Task prompt: Rewrite the items from the line with "Is (153,255) closer" to the line with "254 centimetres", replacing "sunglasses" with "eyeglasses" and leaving everything else unchanged.

Listed records:
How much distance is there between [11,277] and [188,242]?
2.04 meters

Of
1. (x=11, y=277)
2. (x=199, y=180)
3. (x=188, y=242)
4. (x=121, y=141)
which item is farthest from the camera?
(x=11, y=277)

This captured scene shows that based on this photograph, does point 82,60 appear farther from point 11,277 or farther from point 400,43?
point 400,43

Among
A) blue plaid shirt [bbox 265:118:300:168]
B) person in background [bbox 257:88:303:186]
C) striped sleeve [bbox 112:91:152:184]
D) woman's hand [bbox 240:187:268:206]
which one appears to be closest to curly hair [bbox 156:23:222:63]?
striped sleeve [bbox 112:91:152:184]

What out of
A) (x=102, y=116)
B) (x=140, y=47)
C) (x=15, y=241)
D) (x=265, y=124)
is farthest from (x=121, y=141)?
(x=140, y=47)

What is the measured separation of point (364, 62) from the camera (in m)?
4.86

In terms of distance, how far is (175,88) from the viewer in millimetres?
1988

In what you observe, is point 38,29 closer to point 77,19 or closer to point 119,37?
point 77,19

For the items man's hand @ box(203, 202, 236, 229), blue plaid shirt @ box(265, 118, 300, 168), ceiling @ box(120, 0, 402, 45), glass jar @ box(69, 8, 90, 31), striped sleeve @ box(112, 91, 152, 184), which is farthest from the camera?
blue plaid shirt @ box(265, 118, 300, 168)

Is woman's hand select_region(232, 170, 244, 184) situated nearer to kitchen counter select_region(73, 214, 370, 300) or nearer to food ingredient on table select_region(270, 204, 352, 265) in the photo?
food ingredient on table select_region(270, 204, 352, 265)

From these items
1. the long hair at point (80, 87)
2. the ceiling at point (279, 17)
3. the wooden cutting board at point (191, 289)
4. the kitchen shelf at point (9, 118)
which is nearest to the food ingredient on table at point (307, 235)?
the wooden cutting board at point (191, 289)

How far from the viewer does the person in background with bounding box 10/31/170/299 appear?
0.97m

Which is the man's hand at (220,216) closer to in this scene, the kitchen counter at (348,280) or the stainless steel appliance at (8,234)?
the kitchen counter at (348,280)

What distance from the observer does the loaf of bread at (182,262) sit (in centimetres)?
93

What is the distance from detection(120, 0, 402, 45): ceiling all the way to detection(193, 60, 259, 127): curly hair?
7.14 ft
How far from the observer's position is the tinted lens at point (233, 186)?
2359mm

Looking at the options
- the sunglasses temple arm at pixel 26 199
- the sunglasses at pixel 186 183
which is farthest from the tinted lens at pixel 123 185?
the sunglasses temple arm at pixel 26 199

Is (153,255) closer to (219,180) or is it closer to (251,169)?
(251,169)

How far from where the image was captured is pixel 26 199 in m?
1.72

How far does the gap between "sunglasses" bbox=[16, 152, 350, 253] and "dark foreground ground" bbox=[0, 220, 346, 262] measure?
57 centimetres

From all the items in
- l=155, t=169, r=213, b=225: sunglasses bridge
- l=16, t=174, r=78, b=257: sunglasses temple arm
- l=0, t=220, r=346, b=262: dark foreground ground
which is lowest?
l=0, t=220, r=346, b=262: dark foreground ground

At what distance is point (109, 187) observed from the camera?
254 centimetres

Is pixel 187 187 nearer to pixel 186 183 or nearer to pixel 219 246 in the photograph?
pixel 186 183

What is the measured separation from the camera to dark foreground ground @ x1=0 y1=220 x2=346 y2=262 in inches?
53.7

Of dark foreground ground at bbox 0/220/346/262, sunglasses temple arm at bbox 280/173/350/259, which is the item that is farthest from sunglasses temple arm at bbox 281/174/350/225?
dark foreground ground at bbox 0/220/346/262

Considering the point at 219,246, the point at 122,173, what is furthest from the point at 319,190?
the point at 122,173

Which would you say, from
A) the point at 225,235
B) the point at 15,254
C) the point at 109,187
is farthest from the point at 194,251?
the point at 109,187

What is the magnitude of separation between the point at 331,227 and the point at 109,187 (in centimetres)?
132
...
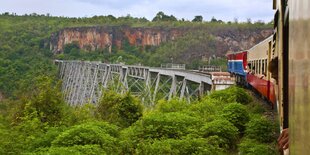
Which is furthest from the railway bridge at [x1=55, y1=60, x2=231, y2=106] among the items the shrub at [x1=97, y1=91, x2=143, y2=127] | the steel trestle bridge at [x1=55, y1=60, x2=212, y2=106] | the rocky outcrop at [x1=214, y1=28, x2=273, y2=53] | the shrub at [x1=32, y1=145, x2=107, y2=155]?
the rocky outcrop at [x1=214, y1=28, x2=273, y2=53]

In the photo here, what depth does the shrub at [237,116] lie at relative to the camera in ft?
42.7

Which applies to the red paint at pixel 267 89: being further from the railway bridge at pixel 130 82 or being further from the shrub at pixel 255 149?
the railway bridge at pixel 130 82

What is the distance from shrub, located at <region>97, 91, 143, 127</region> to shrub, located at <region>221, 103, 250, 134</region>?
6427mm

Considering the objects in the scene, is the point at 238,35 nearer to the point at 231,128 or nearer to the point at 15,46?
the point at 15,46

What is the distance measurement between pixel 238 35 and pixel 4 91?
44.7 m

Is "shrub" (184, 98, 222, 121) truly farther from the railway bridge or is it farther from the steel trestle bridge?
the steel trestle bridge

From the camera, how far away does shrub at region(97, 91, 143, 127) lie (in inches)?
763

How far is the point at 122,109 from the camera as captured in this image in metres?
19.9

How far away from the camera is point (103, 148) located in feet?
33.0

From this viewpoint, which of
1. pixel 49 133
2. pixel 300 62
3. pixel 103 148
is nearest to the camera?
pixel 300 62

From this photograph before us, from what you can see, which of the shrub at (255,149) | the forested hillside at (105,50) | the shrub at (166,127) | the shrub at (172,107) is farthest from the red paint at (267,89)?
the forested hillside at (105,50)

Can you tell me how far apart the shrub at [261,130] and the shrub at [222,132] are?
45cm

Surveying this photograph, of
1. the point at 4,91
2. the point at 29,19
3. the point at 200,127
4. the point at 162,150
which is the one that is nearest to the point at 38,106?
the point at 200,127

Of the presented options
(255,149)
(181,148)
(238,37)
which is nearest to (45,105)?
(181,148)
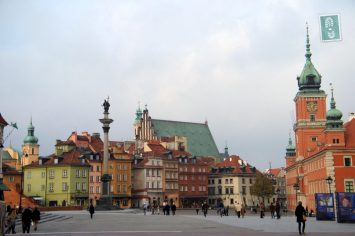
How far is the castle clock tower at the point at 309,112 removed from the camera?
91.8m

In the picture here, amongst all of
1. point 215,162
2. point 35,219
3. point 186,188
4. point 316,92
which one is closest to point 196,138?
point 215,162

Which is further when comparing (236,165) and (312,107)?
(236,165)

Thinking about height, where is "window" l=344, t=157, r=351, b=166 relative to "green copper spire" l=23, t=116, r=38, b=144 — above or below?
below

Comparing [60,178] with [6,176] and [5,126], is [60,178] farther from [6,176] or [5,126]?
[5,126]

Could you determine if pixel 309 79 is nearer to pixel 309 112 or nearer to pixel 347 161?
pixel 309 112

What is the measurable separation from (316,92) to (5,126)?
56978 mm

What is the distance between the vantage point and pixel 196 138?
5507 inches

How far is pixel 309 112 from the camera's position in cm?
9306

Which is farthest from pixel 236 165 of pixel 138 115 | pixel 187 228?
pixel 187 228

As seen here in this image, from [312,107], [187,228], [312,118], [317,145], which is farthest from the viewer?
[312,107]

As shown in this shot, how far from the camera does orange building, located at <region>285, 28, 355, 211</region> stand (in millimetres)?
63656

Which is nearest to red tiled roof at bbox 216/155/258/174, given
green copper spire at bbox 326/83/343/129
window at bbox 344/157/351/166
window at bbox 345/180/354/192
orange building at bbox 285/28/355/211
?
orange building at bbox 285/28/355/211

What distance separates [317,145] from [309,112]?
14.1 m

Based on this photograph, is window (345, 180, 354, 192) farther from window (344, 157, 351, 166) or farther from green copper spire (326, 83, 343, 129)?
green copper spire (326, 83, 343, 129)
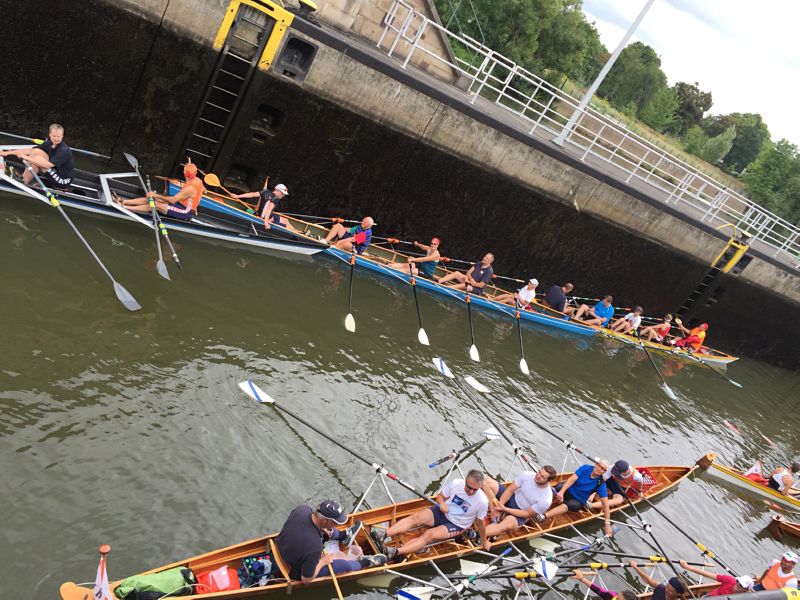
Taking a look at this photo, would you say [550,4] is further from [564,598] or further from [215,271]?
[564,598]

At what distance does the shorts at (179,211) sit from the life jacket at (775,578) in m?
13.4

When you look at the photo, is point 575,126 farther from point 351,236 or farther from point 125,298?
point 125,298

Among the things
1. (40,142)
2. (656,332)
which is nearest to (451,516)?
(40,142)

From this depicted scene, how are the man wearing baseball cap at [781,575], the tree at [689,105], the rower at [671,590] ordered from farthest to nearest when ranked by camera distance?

Completed exercise:
Is (153,255) closer to (219,180) or is it closer to (251,169)?
(251,169)

How far from where the image was captured is pixel 26 199 in m?
1.72

How far does the gap between "eyeglasses" bbox=[16, 152, 350, 253] and "dark foreground ground" bbox=[0, 220, 346, 262] measure?
57 centimetres

From all the items in
- l=155, t=169, r=213, b=225: eyeglasses bridge
- l=16, t=174, r=78, b=257: eyeglasses temple arm
- l=0, t=220, r=346, b=262: dark foreground ground
which is lowest?
l=0, t=220, r=346, b=262: dark foreground ground

At what distance is point (109, 187) observed from the camera?
254 centimetres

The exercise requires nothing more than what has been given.